Final answer:
In order to find the angle between two vectors, use the equation ε = cos-1((Ax * Bx + Ay * By + Az * Bz)/(AB)). Calculate the magnitude of each vector, find the dot product of the vectors, then use the inverse cosine function to find the angle.
Step-by-step explanation:
In order to determine the angle between two vectors, the equation ε = cos-1((Ax * Bx + Ay * By + Az * Bz)/(AB)) is employed.
Here, Ax, Ay, Az, Bx, By, and Bz denote the components of vectors A and B, while AB represents the product of the magnitudes of vectors A and B.
Taking vectors A = (2, -3, 5) and B = (4, 1, -2) as an example, the process unfolds as follows:
Calculate AB = sqrt((2)² + (-3)² + (5)²) * sqrt((4)² + (1)² + (-2)²) = sqrt(38) * sqrt(21).
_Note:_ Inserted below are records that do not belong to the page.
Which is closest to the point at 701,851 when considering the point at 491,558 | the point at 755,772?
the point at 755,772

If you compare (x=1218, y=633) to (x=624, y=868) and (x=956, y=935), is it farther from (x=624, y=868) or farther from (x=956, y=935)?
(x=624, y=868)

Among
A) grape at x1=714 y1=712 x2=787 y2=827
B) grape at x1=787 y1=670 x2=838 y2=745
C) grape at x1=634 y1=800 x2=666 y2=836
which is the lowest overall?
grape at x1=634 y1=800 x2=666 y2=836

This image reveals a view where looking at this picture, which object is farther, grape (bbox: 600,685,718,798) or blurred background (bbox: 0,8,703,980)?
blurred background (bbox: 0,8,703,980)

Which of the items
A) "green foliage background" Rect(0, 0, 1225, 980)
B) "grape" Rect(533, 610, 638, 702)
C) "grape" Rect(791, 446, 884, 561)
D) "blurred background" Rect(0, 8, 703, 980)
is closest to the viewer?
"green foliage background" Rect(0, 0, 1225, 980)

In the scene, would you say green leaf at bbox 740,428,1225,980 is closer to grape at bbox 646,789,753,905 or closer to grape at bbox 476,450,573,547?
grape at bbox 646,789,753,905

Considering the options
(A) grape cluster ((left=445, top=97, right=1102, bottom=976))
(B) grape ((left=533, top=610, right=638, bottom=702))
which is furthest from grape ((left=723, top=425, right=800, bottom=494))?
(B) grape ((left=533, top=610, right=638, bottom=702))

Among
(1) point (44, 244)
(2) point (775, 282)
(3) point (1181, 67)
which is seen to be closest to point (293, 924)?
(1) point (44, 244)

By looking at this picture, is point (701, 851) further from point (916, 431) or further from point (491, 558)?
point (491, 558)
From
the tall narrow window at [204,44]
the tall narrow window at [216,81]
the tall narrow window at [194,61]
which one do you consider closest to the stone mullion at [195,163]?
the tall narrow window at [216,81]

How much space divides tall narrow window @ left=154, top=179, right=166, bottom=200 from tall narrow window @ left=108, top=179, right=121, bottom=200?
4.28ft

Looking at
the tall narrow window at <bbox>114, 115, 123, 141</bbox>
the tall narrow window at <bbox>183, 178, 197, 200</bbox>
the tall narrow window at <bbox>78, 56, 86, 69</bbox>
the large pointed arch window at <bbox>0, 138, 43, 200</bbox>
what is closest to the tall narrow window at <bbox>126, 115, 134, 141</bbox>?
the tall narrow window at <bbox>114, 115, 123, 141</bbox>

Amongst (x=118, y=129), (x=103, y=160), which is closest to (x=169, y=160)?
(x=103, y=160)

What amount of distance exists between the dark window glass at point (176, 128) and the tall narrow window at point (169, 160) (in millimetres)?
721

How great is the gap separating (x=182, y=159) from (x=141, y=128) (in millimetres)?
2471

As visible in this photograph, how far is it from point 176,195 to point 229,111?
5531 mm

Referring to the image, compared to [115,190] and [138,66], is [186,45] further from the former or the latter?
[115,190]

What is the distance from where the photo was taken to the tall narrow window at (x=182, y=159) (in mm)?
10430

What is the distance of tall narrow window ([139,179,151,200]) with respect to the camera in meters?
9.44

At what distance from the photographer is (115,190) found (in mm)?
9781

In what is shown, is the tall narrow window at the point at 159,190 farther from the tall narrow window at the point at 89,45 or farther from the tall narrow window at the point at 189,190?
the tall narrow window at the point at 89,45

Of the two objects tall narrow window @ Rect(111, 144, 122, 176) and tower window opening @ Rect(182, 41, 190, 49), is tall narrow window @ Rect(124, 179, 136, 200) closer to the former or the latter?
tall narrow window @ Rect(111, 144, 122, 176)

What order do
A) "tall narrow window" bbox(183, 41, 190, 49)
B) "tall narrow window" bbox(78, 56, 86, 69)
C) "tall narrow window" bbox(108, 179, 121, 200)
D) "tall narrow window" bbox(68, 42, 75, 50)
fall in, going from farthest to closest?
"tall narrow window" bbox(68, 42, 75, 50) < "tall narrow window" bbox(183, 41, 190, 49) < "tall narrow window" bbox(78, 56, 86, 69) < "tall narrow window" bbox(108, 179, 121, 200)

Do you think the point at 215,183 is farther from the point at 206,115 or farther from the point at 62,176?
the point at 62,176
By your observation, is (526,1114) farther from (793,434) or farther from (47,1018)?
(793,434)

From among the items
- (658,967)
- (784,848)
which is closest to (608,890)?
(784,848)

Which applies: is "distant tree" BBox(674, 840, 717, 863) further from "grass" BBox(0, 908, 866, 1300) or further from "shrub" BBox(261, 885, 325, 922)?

Compute the dot product of vectors A and B: Ax * Bx + Ay * By + Az * Bz = (2 * 4) + (-3 * 1) + (5 * -2) = 8 - 3 - 10 = -5.
Substitute the values into the formula: ε = cos-1(-5/(sqrt(38) * sqrt(21))).
Calculate the angle using a calculator or trigonometric table.
Hence, the angle between vectors A and B is approximately ε = cos-1(-5/(sqrt(38) * sqrt(21))).
Complete Question:
How we find the angle between two vectors.